Zenith Bank, Access Holdings, Fidelity Bank, GTCO, and FCMB Group are spearheading this effort, launching rights issues and public offers to raise the necessary funds.
Zenith Bank is set to initiate a N188.4 billion rights issue, offering 5.23 billion shares at N36 each, pre-allocated to existing shareholders at a ratio of one new share for every six held as of July 24.
FCMB Group has also entered the capital market with a public offer of 15.197 billion ordinary shares at N7.50 per share, aiming to raise N113.98 billion.
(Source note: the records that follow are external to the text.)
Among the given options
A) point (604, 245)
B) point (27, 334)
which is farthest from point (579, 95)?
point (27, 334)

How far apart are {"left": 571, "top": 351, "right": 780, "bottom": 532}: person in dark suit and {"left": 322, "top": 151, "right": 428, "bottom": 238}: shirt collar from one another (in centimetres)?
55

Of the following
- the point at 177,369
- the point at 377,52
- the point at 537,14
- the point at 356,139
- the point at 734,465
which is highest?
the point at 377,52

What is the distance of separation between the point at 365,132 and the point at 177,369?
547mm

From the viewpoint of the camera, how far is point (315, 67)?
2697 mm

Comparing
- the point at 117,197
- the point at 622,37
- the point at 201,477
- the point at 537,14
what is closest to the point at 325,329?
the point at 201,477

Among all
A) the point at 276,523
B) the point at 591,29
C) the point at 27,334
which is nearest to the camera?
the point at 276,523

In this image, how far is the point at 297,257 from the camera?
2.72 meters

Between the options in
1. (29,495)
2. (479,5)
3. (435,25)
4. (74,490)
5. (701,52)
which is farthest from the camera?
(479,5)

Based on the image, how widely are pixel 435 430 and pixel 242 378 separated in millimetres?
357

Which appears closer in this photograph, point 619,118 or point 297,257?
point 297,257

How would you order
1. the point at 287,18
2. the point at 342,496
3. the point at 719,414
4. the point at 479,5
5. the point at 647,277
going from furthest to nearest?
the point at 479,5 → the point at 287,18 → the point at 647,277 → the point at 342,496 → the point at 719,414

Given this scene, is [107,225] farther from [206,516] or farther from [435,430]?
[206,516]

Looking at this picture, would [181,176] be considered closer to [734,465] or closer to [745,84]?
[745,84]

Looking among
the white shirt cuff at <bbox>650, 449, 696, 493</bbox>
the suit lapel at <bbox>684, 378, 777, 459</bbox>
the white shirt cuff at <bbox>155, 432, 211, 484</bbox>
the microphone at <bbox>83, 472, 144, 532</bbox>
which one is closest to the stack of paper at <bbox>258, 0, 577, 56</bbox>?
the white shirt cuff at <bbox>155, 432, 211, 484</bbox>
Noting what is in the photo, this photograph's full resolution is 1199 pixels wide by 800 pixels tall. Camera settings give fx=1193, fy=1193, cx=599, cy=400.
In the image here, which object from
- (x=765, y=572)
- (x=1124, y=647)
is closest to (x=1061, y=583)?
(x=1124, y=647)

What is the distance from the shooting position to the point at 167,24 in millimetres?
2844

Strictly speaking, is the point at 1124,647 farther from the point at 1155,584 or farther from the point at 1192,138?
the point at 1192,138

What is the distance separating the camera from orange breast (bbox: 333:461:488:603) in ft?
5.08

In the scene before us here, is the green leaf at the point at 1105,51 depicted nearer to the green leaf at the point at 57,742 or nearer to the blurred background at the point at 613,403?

Access Holdings plans to generate N351 billion from existing shareholders, offering approximately 17.773 billion shares at N19.75 per share, with the rights pre-allocated at one new share for every two shares held as of June 7. This offer is set to close on August 14.
Guaranty Trust Holding Company (GTCO) is targeting N400.5 billion through a public offer of 9.0 billion shares at N44.50 per share, which will close on August 12.
Fidelity Bank, after receiving shareholder approval, has increased its capital raising target from N127.1 billion to N205.45 billion. The bank is issuing an additional 8.2 billion shares to accommodate potential oversubscriptions of its ongoing rights and public offers. Initially, Fidelity Bank launched a hybrid offer consisting of a rights issue of 3.2 billion shares at N9.25 per share and a public offer of 10 billion shares at N9.75 per share.
This recapitalization drive comes in response to the CBN’s revised definition of minimum capital, which now considers the sum of share capital and share premium rather than total shareholders’ funds. This change necessitates that nearly all banks raise additional funds to maintain their banking licenses.
The CBN’s mandate is designed to strengthen the financial stability of banks amid economic challenges. Analysts and financial experts have expressed support for this move, highlighting its potential to reinforce the country’s financial system and bolster the stock market.
As Nigerian banks race to meet these new capital requirements, the industry is poised for significant changes, ensuring greater resilience and stability in the financial sector.